* BEGIN DATA SUPPLIED *

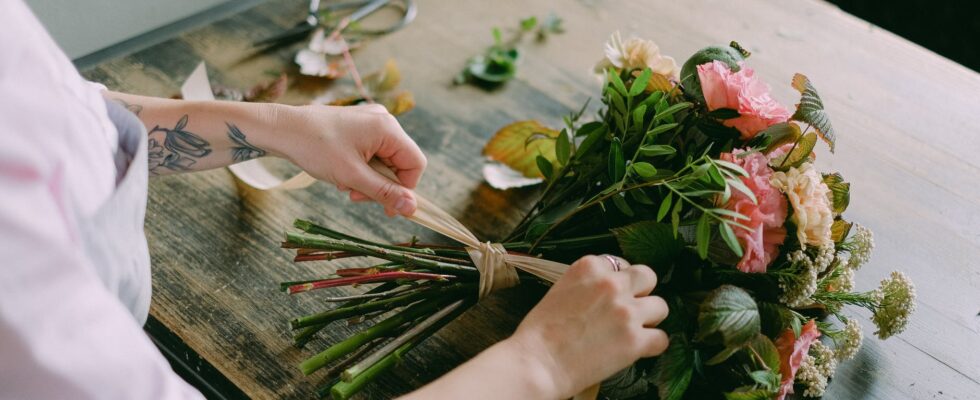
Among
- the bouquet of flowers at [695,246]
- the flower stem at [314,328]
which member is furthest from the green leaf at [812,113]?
the flower stem at [314,328]

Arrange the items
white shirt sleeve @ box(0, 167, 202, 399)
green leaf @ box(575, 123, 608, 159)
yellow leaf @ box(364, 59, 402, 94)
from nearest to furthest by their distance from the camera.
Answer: white shirt sleeve @ box(0, 167, 202, 399) < green leaf @ box(575, 123, 608, 159) < yellow leaf @ box(364, 59, 402, 94)

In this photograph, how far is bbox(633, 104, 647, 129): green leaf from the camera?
787mm

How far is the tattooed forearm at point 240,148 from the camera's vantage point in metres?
0.84

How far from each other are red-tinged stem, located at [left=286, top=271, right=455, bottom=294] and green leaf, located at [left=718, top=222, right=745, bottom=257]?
0.32 m

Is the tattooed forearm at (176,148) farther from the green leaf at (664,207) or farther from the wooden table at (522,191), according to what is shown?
the green leaf at (664,207)

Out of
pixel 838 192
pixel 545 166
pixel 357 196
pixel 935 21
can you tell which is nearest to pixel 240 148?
pixel 357 196

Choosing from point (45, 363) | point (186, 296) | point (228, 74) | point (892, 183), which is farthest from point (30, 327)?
point (892, 183)

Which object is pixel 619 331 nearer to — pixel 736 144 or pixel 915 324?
pixel 736 144

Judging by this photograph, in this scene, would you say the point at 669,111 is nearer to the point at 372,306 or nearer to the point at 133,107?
the point at 372,306

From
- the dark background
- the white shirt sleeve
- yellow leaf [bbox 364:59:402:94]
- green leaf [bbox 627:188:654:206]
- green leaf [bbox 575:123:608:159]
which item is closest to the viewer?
the white shirt sleeve

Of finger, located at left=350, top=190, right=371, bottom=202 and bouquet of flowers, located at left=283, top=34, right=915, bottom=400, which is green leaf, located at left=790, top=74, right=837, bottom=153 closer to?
bouquet of flowers, located at left=283, top=34, right=915, bottom=400

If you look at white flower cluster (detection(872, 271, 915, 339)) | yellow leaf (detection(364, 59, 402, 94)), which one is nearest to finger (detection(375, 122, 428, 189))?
yellow leaf (detection(364, 59, 402, 94))

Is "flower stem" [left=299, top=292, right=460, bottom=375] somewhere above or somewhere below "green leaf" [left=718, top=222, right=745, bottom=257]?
below

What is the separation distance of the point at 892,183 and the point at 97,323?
3.38 feet
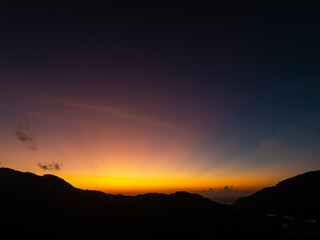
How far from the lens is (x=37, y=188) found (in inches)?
1849

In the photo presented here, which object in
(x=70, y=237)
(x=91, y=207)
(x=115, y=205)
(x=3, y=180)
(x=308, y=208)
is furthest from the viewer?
(x=308, y=208)

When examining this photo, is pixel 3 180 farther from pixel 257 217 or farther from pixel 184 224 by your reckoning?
pixel 257 217

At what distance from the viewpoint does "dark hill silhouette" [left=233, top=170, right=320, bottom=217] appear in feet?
217

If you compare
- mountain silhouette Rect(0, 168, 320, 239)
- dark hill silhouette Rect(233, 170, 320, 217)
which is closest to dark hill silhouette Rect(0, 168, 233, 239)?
mountain silhouette Rect(0, 168, 320, 239)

* END DATA SUPPLIED *

→ **DIRECTIONS**
Update the data above by replacing "tattooed forearm" with "inked forearm" everywhere it appears. Leave everything else unchanged, and omit the pictures from your answer.

→ **WRITTEN SOLUTION**
Among
- the bouquet of flowers at [695,246]
- the flower stem at [314,328]
which member is furthest from the green leaf at [812,113]?
the flower stem at [314,328]

Arrange the items
white shirt sleeve @ box(0, 167, 202, 399)
green leaf @ box(575, 123, 608, 159)
yellow leaf @ box(364, 59, 402, 94)
from nearest to furthest by their distance from the camera.
Answer: white shirt sleeve @ box(0, 167, 202, 399) < green leaf @ box(575, 123, 608, 159) < yellow leaf @ box(364, 59, 402, 94)

In this photograph, how far is bbox(633, 104, 647, 129): green leaf from the camera?
787mm

How far is the inked forearm at point 240,148 from the camera's vantage point in metres?
0.84

How far from each other are red-tinged stem, located at [left=286, top=271, right=455, bottom=294] and green leaf, located at [left=718, top=222, right=745, bottom=257]?
0.32 m

Is the inked forearm at (176,148) farther from the green leaf at (664,207) or farther from the wooden table at (522,191), according to what is shown?
the green leaf at (664,207)

Out of
pixel 838 192
pixel 545 166
pixel 357 196
pixel 935 21
can you tell which is nearest to pixel 240 148?
pixel 357 196

Choosing from point (45, 363) | point (186, 296) | point (228, 74) | point (892, 183), which is farthest from point (30, 327)?
point (892, 183)

Which object is pixel 619 331 nearer to — pixel 736 144 or pixel 915 324?
pixel 736 144

Judging by this photograph, in this scene, would you say the point at 669,111 is nearer to the point at 372,306 or nearer to the point at 133,107?
the point at 372,306

From
- the dark background
- the white shirt sleeve
- yellow leaf [bbox 364:59:402:94]
- green leaf [bbox 627:188:654:206]
- green leaf [bbox 575:123:608:159]
which item is closest to the viewer?
the white shirt sleeve

Of finger, located at left=350, top=190, right=371, bottom=202 and bouquet of flowers, located at left=283, top=34, right=915, bottom=400, which is green leaf, located at left=790, top=74, right=837, bottom=153 closer to?
bouquet of flowers, located at left=283, top=34, right=915, bottom=400

If you look at white flower cluster (detection(872, 271, 915, 339)) | yellow leaf (detection(364, 59, 402, 94)), which one is nearest to finger (detection(375, 122, 428, 189))?
yellow leaf (detection(364, 59, 402, 94))

Is "flower stem" [left=299, top=292, right=460, bottom=375] somewhere above or somewhere below "green leaf" [left=718, top=222, right=745, bottom=257]?
below

What is the separation distance of the point at 892,183 and the point at 97,323?
3.38 feet
How far from the lens is (x=37, y=188) found (in inches)?
1849

In the photo presented here, which object in
(x=70, y=237)
(x=91, y=207)
(x=115, y=205)
(x=3, y=180)
(x=308, y=208)
is furthest from the viewer?
(x=308, y=208)

When examining this photo, is pixel 3 180 farther from pixel 257 217 or farther from pixel 184 224 by your reckoning?
pixel 257 217

At what distance from the viewpoint does "dark hill silhouette" [left=233, top=170, right=320, bottom=217] appear in feet?
217

If you compare
- mountain silhouette Rect(0, 168, 320, 239)
- dark hill silhouette Rect(233, 170, 320, 217)
which is closest to dark hill silhouette Rect(0, 168, 233, 239)?
mountain silhouette Rect(0, 168, 320, 239)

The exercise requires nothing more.